* EXERCISE PASSAGE *
In a fit of pique I asked on rOpenSci slack:
Any recommendations for a CSV editor (or spreadsheet program generally) that won’t do anything to the data? I’m at my wits’ end with Excel turning 1:200 into 0.180555 and gene names into dates. But sometimes I still need to manually edit files from collaborators.
And I got a bounty of suggestions from the helpful rOpenSci community. In this question I’ll give my impression of the programs. Further suggestions and feedback are welcome.
What I want
I want to be able to open and edit Excel and CSV files and edit them freely without having any conversions done. Particular problems are conversions of text like 1:200, 1/25, and MARCH1 into numbers or dates. This is a well-known problem.
Yes, yes, in a perfect world I would make all changes to the data with code. But sometimes I receive files from collaborators that are so idiosyncratically formatted that it’s just not worth the effort to clean them up in code.
To try out the various solutions, I created a small
test.csv containing a bunch of entries that I know have caused problems in the past: gene names that look like dates (“MARCH1”), gene identifiers that look like numbers (“2310009E13”), a date, and a variety of numbers that tend to get reformatted. So my first criterion was that the ideal program would change nothing about any entry in this file.
This is what the raw file looked like:
My second criterion was that I should easily be able to edit the file in question. I tested this by opening an XLSX file from a collaborator and making all the changes it needed.

Stored data
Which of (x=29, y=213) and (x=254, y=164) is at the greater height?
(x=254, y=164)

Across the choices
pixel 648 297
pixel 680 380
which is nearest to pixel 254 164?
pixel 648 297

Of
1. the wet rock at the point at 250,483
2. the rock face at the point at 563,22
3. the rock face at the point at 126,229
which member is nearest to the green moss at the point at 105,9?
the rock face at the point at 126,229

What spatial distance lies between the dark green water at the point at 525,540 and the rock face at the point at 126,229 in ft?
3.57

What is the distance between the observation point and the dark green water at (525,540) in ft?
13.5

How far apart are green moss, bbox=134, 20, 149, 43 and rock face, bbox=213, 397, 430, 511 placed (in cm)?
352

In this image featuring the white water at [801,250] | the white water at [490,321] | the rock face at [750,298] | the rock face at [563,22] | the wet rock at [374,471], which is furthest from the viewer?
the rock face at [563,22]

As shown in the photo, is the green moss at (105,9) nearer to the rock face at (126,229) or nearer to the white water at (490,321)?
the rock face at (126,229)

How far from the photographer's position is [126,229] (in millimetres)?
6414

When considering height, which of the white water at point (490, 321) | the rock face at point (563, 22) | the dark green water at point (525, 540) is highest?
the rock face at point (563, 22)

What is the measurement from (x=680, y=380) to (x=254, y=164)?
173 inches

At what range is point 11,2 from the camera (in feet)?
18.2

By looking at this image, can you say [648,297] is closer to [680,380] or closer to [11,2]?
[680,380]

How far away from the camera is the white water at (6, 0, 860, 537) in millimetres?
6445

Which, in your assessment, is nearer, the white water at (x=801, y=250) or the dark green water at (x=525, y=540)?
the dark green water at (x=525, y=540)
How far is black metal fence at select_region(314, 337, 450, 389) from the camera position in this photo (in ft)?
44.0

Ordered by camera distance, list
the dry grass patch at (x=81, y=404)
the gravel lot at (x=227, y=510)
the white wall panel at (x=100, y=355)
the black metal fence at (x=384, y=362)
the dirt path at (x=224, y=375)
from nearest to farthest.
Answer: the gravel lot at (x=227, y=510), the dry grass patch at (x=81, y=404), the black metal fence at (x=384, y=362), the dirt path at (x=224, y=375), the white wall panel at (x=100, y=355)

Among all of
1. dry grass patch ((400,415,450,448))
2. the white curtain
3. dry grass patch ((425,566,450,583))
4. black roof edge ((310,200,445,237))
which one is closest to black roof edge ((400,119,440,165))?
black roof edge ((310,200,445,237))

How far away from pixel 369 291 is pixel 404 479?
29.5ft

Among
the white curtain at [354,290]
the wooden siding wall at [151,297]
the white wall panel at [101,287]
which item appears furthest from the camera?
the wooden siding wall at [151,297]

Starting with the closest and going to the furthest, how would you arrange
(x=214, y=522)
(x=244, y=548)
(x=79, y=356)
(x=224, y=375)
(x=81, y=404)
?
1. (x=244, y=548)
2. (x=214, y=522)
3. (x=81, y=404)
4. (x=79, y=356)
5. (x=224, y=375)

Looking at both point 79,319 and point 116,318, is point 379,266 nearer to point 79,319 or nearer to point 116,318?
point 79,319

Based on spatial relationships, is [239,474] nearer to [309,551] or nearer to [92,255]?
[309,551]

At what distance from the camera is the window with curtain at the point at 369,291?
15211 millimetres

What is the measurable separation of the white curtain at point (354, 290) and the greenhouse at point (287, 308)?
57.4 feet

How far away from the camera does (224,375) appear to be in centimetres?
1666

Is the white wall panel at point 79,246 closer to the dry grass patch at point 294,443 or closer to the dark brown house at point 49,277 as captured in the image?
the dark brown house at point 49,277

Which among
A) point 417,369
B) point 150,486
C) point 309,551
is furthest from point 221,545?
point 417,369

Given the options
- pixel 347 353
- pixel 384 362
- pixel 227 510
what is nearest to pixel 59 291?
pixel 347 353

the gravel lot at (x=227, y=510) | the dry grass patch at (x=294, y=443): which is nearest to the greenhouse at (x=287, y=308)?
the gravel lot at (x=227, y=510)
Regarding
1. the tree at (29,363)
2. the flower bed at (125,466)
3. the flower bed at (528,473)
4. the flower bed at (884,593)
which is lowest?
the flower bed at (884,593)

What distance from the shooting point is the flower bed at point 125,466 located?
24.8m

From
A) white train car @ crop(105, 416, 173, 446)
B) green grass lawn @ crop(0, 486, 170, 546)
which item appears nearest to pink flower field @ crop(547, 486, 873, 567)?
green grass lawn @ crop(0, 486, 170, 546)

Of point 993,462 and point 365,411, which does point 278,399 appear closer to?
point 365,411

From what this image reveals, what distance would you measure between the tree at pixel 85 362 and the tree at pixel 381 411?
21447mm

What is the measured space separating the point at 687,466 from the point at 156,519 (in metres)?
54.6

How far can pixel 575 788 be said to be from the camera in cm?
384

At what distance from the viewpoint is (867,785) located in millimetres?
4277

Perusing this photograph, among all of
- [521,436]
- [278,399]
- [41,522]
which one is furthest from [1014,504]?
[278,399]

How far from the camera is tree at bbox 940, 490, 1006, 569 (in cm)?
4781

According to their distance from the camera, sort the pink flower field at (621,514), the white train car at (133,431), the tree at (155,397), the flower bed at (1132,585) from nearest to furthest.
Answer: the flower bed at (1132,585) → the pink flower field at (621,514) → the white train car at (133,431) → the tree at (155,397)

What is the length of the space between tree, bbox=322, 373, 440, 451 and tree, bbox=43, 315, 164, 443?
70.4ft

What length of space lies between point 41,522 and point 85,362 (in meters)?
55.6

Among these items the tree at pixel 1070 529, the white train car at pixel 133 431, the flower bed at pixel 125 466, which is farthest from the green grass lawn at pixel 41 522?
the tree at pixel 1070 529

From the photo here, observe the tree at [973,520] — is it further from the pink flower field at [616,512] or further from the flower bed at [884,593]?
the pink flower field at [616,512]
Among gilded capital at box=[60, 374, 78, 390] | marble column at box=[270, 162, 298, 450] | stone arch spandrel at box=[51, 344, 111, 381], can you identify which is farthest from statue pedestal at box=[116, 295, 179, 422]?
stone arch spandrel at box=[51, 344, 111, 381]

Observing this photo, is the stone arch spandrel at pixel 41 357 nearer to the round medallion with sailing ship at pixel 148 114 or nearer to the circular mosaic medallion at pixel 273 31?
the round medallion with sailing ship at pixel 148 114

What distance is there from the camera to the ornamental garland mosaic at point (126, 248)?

* REQUIRED ACTIONS *
a) In the post about CSV editors, reproduce the part that opens with the words containing "What I want" and closes with "a well-known problem.", replacing "conversions" with "transformations" each time it appears.
b) Answer these questions from the post about CSV editors:
(i) Where did the writer ask for recommendations?
(ii) Which gene identifier in the test file looks like a number?
(iii) How did the writer test the second criterion?
c) Continue the post about CSV editors from its last sentence.

* ANSWERS BY ITEM *
a)
What I want
I want to be able to open and edit Excel and CSV files and edit them freely without having any transformations done. Particular problems are transformations of text like 1:200, 1/25, and MARCH1 into numbers or dates. This is a well-known problem.

b)
(i) On rOpenSci slack.
(ii) "2310009E13".
(iii) By opening an XLSX file from a collaborator and making all the changes it needed.

c)
With those criteria established, I went ahead and checked out the recommended programs, in three categories: spreadsheet programs, CSV-focused solutions, and other solutions.
Category 1: Spreadsheet programs
Spreadsheet programs are the obvious choice for editing CSV files, but they are also what led me here in the first place.
I tried this out with Excel, Google Sheets, and LibreOffice Calc, with similar results across all three. Each mangled parts of my test file, but each in its own way.
On the positive side, it was easy to edit
other-peoples-data.xlsx in all of these programs, though they did all mangle the data I entered when it was something like 1.00 or 1:200.
One possible solution to the issues of data conversion with spreadsheet programs is, on import, to tell the program to interpret all columns as text. And indeed that works fine to prevent data mangling, as shown below:
Google sheets, no conversion:
LibreOffice calc, no conversion:
But even though this could avoid mangling the data on import, data that I typed in would be reformatted. I was disappointed that this solution didn’t work, because honestly I’d like to keep using what I’ve been using with a tweak to the settings.
Comma Chameleon brags on its website about how little it lets you do to your files: just open, add and remove rows/columns, and save. It has some cool other features, like data validation and data package creation, that I won’t cover here.
As advertised, Comma Chameleon worked well: it opened my test file without problems and worked fine for editing
Jenny Bryan and Noam Ross on rOpenSci slack reported having tried Comma Chameleon about a year ago and having some problems and finding it a bit clunky, but being really glad that the developers were making it. In the year since they tried it, a bunch of progress seems to have been made (based on the github page). It looks like like some of the issues Jenny and Noam reported have been resolved. It mostly just worked for me, so it’s definitely worth a try.
Tad is another CSV-focused program, particularly designed for fast viewing/sorting/filtering of large csv files. It opened my test file without problems:
But it is read-only (and won’t open XLSX files) so wouldn’t work for my editing needs. I could imagine using it for viewing files with thousands of rows though.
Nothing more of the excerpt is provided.